- Education: MIT and Harvard University
- Known for: High-precision spectroscopy and Quantum Optics
- Awards: Fellow of the American Physical Society (2018) Francis M. Pipkin Award Recipient (2019)

= Tanya Zelevinsky =

American scientist

Tanya Zelevinsky is a professor of physics at Columbia University. Her research focuses on high-precision spectroscopy of cold molecules for fundamental physics measurements, including molecular lattice clocks, ultracold molecule photodissociation, as well as cooling and quantum state manipulation techniques for diatomic molecules with the goal of testing the Standard Model of particle physics. Zelevinsky graduated from MIT in 1999 and received her Ph.D. from Harvard University in 2004 with Gerald Gabrielse as her thesis advisor. Subsequently, she worked as a post-doctoral research associate at the Joint Institute for Laboratory Astrophysics (JILA) with Jun Ye on atomic lattice clocks. She joined Columbia University as an associate professor of physics in 2008. Professor Zelevinsky became a Fellow of the American Physical Society in 2018 and received the Francis M. Pipkin Award in 2019.

== Research ==
Zelevinsky is known for her pioneering experiments with ultracold strontium, an alkaline earth element. Zelevinsky performed seminal work on the strontium optical lattice clock in the group of Jun Ye at JILA and was the first to use narrow-linewidth laser light to create diatomic molecules of this class in an optical lattice at ultracold temperatures, determining their molecular binding energies to a greater precision than was previously achievable in molecular beam and heat-pipe studies. This has the potential to furnish an ensemble of molecular clocks where quantized molecular vibrations determine the 'ticking' rate.

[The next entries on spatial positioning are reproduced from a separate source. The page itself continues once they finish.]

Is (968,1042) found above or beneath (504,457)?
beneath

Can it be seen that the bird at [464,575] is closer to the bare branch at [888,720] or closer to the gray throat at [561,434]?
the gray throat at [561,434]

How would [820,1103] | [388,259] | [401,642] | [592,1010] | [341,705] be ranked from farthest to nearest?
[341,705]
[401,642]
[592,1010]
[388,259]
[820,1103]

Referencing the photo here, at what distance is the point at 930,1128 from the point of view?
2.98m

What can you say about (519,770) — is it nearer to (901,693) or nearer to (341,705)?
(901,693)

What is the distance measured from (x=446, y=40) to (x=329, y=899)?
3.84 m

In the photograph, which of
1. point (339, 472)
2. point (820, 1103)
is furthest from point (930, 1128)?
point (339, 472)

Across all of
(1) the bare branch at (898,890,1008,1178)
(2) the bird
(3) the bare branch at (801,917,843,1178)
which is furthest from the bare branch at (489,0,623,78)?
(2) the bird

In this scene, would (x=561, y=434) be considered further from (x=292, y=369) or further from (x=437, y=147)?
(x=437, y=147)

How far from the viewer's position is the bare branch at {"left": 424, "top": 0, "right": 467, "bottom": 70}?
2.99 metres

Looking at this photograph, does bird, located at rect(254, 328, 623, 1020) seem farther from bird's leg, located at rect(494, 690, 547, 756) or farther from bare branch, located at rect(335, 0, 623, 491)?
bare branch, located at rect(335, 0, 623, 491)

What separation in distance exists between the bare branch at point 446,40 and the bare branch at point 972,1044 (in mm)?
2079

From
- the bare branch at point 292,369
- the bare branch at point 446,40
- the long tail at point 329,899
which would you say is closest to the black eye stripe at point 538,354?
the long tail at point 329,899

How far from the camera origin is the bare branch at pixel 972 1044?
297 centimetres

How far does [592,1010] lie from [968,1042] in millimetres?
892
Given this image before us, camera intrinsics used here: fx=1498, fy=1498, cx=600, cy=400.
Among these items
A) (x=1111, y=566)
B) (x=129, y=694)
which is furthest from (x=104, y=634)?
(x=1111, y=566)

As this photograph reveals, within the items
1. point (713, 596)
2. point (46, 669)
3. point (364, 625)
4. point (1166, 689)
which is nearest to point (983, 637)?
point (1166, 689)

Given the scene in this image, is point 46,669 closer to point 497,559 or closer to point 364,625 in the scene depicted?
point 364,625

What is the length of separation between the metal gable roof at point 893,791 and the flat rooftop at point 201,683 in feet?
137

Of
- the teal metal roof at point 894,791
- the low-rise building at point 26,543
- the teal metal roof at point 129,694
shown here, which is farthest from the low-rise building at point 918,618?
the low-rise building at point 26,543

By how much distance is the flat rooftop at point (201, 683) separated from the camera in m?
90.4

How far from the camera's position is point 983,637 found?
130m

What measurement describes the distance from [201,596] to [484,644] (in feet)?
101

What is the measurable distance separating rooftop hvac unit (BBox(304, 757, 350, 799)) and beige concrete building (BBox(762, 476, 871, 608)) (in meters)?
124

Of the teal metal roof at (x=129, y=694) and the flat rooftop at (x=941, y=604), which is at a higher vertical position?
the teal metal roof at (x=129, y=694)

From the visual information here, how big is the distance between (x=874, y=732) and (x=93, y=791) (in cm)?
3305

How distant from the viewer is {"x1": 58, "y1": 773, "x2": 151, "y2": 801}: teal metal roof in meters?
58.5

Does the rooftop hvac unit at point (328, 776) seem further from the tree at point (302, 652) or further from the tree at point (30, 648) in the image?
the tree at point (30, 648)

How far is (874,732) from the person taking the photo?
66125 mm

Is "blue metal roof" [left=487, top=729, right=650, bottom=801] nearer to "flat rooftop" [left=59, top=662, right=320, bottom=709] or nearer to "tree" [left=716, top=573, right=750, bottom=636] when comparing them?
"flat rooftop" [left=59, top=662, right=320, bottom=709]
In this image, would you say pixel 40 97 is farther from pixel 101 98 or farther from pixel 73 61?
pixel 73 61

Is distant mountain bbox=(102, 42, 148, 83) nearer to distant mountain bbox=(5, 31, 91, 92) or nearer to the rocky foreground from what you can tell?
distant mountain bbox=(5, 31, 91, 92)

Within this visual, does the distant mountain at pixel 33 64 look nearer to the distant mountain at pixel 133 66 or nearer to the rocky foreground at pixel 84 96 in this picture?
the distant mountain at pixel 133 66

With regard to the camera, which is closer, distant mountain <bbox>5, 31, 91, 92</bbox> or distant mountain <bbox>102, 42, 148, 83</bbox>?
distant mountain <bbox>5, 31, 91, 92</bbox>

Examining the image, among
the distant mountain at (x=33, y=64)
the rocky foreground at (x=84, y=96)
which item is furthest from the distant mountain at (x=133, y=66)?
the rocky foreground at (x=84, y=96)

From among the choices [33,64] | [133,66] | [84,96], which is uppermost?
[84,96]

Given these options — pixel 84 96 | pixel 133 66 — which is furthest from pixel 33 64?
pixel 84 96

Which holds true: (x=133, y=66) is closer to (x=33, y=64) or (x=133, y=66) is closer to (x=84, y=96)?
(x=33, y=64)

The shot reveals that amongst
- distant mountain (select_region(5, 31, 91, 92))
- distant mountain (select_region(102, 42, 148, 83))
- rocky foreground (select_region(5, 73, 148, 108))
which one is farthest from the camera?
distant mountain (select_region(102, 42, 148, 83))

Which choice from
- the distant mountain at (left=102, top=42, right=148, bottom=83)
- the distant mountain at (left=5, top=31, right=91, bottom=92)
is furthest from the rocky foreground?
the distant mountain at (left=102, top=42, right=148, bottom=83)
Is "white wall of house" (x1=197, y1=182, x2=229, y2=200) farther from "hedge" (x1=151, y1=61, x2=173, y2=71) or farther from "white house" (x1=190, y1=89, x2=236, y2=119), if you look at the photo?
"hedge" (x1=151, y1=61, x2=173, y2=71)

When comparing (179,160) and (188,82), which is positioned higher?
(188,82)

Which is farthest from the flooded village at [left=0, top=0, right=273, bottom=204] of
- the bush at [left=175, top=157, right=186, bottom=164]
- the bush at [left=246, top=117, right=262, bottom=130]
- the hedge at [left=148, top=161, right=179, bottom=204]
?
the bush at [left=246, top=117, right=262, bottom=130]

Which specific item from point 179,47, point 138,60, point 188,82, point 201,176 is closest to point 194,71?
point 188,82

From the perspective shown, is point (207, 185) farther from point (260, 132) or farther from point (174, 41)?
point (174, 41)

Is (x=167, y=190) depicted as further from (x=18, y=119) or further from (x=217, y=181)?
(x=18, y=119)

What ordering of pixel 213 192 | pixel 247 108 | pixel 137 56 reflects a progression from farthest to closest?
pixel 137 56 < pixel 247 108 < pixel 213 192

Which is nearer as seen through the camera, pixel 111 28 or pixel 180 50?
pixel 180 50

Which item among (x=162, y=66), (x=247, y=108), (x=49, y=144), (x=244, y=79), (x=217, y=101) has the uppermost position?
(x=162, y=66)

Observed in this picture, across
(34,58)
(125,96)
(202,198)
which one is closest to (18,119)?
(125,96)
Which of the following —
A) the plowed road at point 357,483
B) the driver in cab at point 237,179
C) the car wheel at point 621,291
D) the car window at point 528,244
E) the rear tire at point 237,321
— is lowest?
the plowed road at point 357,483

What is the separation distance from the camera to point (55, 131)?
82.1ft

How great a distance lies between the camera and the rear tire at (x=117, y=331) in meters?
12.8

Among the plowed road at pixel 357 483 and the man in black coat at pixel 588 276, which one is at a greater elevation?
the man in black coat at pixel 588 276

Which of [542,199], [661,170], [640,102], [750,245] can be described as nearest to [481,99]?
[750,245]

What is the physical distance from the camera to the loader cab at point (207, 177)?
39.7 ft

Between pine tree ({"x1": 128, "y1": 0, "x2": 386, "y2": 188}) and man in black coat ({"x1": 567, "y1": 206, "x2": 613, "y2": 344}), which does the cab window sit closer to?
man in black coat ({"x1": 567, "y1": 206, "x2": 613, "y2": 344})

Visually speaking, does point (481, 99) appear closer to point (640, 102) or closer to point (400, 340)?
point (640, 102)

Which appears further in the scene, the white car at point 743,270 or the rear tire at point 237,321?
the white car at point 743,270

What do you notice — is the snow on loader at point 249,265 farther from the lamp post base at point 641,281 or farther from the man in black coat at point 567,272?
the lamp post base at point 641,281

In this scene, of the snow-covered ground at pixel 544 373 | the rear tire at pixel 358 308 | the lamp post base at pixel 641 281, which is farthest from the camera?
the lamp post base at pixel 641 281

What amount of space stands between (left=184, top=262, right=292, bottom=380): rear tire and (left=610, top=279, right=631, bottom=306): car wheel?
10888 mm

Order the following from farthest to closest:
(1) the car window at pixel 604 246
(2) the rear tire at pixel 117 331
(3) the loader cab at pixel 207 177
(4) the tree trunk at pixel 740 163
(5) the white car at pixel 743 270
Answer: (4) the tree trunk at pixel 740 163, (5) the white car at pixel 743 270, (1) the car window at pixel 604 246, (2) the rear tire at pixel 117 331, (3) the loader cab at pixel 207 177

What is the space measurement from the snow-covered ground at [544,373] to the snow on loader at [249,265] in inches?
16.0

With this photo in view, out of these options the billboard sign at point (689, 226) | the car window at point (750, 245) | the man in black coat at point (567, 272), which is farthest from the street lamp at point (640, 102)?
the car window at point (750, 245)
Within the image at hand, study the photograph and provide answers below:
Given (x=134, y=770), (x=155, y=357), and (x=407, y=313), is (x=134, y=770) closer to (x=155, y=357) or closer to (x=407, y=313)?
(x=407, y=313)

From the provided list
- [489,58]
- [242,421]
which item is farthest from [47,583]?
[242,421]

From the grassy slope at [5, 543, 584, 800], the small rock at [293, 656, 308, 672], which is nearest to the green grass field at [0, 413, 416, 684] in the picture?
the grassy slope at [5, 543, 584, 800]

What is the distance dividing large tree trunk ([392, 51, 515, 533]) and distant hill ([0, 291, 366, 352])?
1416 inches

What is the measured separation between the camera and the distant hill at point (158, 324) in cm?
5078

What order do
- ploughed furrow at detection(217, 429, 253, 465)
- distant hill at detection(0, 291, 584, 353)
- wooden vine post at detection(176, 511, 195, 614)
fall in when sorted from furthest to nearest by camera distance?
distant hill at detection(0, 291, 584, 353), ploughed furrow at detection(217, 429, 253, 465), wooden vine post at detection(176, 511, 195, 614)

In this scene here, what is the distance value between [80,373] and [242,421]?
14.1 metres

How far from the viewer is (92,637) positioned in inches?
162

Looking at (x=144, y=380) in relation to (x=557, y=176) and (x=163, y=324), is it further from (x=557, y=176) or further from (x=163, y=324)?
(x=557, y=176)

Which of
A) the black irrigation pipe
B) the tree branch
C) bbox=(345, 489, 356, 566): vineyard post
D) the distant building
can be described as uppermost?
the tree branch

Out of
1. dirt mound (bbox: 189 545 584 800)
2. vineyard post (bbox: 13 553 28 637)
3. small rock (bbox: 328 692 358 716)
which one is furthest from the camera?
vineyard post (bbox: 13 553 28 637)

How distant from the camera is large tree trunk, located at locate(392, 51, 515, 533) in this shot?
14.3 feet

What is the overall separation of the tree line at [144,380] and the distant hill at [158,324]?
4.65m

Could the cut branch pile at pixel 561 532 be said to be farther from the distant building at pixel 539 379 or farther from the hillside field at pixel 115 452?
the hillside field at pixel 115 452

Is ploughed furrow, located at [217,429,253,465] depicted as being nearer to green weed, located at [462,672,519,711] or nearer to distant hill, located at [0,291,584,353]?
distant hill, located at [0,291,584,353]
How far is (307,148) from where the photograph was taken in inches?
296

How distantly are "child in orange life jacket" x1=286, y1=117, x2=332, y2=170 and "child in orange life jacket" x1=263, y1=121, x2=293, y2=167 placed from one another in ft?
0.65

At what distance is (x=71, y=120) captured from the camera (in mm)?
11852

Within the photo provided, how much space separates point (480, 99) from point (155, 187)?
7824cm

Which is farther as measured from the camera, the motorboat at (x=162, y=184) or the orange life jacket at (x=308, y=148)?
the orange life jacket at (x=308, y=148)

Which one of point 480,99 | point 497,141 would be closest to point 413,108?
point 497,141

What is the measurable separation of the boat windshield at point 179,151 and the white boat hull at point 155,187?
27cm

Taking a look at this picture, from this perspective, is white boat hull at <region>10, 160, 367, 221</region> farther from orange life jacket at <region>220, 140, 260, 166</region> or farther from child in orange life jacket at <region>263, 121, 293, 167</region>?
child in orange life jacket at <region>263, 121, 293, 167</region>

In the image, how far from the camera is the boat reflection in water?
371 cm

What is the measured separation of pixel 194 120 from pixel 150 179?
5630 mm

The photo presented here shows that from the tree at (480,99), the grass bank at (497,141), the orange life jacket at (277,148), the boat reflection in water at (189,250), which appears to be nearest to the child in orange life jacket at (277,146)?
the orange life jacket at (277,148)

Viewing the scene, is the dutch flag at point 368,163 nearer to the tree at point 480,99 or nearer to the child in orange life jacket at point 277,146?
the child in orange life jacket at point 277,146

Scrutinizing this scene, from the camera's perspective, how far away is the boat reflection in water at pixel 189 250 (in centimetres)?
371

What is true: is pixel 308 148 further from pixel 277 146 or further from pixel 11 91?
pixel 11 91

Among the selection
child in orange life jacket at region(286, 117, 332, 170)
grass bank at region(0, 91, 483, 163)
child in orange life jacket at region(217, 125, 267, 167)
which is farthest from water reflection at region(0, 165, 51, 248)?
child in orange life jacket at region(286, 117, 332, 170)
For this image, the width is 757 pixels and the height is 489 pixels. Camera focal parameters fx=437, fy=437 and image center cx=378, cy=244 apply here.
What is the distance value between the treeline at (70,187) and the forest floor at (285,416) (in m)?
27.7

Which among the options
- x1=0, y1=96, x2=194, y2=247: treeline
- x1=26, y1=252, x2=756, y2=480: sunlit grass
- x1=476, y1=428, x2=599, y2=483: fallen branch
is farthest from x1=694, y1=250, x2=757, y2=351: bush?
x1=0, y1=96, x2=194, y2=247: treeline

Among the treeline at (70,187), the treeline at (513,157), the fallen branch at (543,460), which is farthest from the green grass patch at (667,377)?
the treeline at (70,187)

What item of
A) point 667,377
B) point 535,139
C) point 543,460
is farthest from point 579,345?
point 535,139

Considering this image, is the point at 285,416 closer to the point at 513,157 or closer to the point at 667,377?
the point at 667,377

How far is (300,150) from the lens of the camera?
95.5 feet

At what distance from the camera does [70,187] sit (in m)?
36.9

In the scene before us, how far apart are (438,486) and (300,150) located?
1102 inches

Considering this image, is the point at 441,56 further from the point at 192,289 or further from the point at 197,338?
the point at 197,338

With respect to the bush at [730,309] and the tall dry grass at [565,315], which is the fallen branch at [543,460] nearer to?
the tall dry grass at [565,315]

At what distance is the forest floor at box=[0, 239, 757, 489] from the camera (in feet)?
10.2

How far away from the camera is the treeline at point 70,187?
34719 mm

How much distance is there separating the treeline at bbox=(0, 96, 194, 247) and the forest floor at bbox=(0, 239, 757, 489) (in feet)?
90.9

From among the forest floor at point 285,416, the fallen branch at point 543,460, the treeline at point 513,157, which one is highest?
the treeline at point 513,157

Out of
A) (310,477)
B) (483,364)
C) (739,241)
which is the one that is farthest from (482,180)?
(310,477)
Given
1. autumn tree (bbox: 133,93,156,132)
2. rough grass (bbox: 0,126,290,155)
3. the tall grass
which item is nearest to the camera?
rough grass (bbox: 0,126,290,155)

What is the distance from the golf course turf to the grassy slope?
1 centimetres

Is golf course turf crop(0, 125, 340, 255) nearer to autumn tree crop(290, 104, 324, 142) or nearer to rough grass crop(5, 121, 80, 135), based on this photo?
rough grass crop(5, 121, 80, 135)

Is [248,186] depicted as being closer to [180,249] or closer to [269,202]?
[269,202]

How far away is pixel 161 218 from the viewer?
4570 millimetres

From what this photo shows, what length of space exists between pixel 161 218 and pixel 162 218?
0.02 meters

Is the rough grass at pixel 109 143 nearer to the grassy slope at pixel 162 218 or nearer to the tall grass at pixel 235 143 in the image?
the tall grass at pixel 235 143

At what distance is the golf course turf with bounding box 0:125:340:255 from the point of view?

Together with Robert Moszyński and her students, Zelevinsky settled a long-standing question about the role of quantum interference in the angular patterns of molecular photofragments. At a temperature of tens of millikelvin, the work constitutes one of the first clear demonstrations of quantum photochemistry. Additionally, Zelevinsky is exploring ways to experimentally cool molecules in order to manipulate and study them using a combination of buffer gas cooling and laser cooling with the goal of creating magneto-optical traps of exotic gases. Zelevinsky is also one of the principal investigators of the CeNTREX collaboration with David DeMille to search for the deformation in the shape of atomic nuclei known as a Schiff moment using the thallium fluoride molecule.

== Education ==
While an undergraduate at Massachusetts Institute of Technology, Zelevinsky attended a summer school on atomic physics in Los Alamos. She recalls this as an important part of her career and said "I really enjoyed the fact that only two or three investigators work on the experiments and that one can experience and understand the whole project".